> INPUT RECORDS:
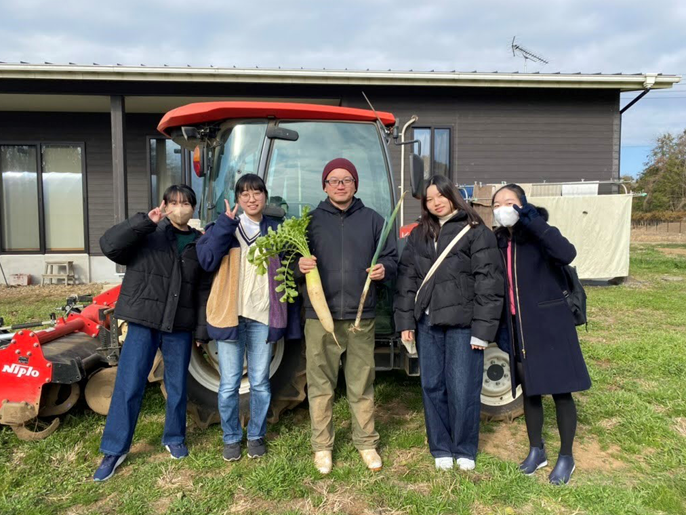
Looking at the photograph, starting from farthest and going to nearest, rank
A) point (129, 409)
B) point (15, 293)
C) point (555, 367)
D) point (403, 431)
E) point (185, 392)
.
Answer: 1. point (15, 293)
2. point (403, 431)
3. point (185, 392)
4. point (129, 409)
5. point (555, 367)

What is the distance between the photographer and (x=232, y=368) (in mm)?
2893

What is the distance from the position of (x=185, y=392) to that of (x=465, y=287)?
1.89m

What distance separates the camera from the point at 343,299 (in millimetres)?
2787

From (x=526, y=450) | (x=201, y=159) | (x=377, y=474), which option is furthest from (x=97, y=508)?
(x=526, y=450)

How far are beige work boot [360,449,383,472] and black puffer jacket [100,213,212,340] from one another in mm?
1250

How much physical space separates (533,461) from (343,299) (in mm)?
1559

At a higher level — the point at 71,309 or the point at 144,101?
the point at 144,101

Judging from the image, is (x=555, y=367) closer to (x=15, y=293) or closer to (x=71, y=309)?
(x=71, y=309)

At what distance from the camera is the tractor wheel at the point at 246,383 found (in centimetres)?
327

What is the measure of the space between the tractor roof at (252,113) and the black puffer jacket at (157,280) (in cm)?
86

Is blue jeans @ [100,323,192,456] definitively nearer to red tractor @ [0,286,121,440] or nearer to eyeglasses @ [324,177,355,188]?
red tractor @ [0,286,121,440]

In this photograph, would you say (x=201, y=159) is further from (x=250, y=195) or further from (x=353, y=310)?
(x=353, y=310)

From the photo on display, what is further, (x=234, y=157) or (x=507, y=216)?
(x=234, y=157)

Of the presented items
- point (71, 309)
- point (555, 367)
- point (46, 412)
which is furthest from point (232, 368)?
point (71, 309)
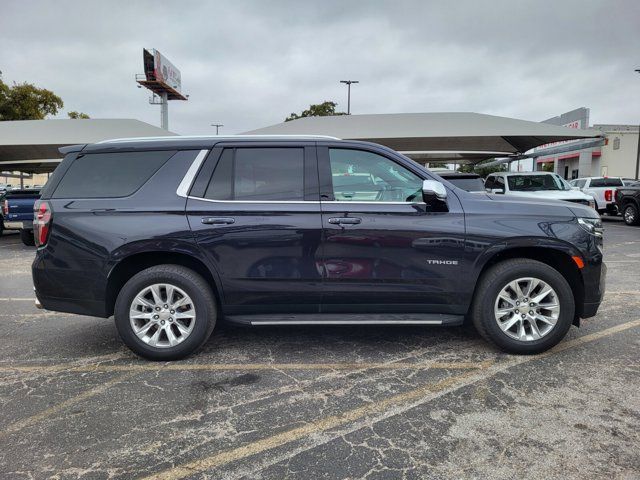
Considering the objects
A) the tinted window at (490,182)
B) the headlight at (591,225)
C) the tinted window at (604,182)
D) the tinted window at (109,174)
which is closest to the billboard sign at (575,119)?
the tinted window at (604,182)

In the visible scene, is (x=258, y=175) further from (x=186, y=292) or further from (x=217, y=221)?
(x=186, y=292)

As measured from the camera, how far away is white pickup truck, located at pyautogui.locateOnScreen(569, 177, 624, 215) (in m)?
19.4

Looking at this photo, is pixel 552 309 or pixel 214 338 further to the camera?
pixel 214 338

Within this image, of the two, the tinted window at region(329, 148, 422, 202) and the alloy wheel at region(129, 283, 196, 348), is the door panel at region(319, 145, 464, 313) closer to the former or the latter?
the tinted window at region(329, 148, 422, 202)

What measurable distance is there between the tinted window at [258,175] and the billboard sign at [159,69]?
52.6m

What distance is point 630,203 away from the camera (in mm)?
16703

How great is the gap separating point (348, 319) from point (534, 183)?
10.9 m

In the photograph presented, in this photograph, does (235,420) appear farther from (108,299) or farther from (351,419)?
(108,299)

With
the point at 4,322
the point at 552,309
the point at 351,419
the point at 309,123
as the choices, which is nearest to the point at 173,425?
the point at 351,419

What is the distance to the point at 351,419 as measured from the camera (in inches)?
119

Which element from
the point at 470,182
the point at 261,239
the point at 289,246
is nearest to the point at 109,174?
the point at 261,239

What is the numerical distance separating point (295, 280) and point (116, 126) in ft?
46.8

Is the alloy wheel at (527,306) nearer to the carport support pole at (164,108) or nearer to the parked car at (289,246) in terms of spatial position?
the parked car at (289,246)

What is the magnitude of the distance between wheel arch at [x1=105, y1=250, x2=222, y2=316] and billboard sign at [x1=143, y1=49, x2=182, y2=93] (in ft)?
173
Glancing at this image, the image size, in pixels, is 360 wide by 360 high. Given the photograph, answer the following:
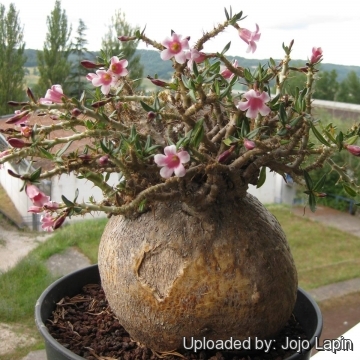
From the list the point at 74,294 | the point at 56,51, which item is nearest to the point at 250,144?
the point at 74,294

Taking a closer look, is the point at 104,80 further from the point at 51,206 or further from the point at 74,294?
the point at 74,294

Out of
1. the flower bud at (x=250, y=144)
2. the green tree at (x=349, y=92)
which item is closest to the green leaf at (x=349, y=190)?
the flower bud at (x=250, y=144)

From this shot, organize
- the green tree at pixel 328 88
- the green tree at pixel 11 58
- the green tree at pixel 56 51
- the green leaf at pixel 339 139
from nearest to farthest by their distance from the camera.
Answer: the green leaf at pixel 339 139
the green tree at pixel 11 58
the green tree at pixel 56 51
the green tree at pixel 328 88

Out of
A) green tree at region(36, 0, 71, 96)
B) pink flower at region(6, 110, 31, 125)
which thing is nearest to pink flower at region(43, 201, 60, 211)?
pink flower at region(6, 110, 31, 125)

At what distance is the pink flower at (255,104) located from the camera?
1.84ft

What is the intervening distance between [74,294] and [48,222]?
0.33 m

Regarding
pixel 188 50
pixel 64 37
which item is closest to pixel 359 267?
pixel 188 50

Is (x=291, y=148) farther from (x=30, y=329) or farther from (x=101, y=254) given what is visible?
(x=30, y=329)

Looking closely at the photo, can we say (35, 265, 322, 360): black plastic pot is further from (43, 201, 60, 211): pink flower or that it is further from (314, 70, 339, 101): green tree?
(314, 70, 339, 101): green tree

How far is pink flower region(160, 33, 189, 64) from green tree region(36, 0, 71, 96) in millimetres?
5615

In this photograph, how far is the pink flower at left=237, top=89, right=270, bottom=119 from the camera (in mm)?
561

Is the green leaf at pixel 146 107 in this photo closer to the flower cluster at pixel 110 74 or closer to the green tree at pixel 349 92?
the flower cluster at pixel 110 74

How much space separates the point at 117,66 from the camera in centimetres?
64

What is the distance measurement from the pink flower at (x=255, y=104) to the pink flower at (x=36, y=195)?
0.28 metres
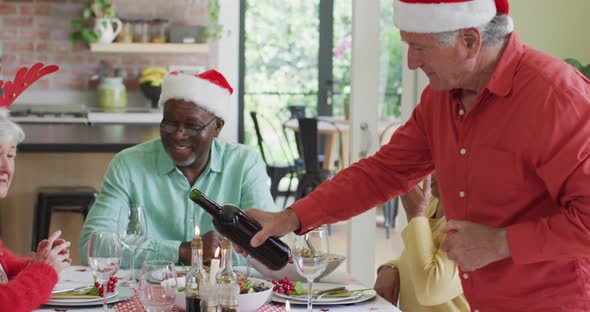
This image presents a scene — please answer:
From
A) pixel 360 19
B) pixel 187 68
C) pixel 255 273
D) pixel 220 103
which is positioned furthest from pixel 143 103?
pixel 255 273

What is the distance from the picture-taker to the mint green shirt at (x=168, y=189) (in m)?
2.81

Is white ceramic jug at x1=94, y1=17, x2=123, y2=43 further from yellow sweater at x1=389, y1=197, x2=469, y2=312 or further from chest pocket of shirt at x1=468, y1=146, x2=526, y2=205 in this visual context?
chest pocket of shirt at x1=468, y1=146, x2=526, y2=205

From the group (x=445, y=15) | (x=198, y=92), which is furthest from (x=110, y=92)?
(x=445, y=15)

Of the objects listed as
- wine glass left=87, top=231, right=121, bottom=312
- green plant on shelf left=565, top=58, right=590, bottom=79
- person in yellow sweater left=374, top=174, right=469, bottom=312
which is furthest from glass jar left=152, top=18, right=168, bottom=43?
wine glass left=87, top=231, right=121, bottom=312

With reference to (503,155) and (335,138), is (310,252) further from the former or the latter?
(335,138)

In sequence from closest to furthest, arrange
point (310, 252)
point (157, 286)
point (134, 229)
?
point (157, 286)
point (310, 252)
point (134, 229)

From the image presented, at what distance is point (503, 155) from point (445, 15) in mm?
317

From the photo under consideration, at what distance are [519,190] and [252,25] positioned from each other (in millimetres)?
7072

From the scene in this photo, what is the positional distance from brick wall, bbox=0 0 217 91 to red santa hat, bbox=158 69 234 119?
438 centimetres

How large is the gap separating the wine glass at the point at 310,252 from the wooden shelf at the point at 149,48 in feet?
17.5

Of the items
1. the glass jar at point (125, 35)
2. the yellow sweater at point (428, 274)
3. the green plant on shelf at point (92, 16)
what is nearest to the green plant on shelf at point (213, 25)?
the glass jar at point (125, 35)

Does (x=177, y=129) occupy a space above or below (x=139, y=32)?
below

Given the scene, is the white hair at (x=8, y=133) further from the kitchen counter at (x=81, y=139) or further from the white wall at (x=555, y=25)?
the white wall at (x=555, y=25)

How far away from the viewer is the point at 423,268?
8.23ft
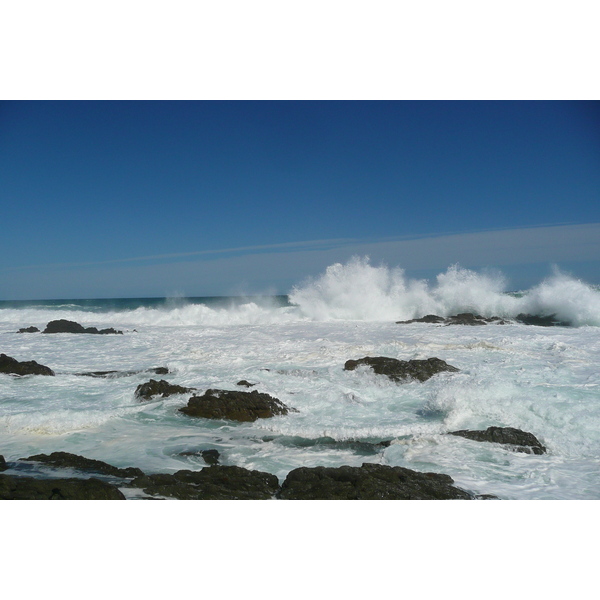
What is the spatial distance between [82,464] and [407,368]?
4.63 m

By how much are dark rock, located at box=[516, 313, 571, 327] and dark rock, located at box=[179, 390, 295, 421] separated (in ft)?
39.9

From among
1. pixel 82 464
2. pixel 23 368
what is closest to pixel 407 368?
pixel 82 464

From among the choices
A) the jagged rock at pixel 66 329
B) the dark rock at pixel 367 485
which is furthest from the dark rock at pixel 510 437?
the jagged rock at pixel 66 329

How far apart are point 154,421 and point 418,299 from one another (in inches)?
593

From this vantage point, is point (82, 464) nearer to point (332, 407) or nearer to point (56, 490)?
point (56, 490)

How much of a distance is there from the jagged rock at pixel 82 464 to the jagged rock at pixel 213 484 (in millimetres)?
213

> WHAT THIS TASK INVOLVES: Reproduce the listing from the line with "From this vantage" up to and including its last line, swapping each "jagged rock" for "rough boulder" and keeping everything else unchanged.

> REPLY:
From this vantage point, is point (82, 464) nearer to point (332, 407) or nearer to point (56, 490)?
point (56, 490)

How much of a distance is there from the rough boulder at pixel 82 464 to the rough boulder at pixel 213 484 (in millimetres)?
213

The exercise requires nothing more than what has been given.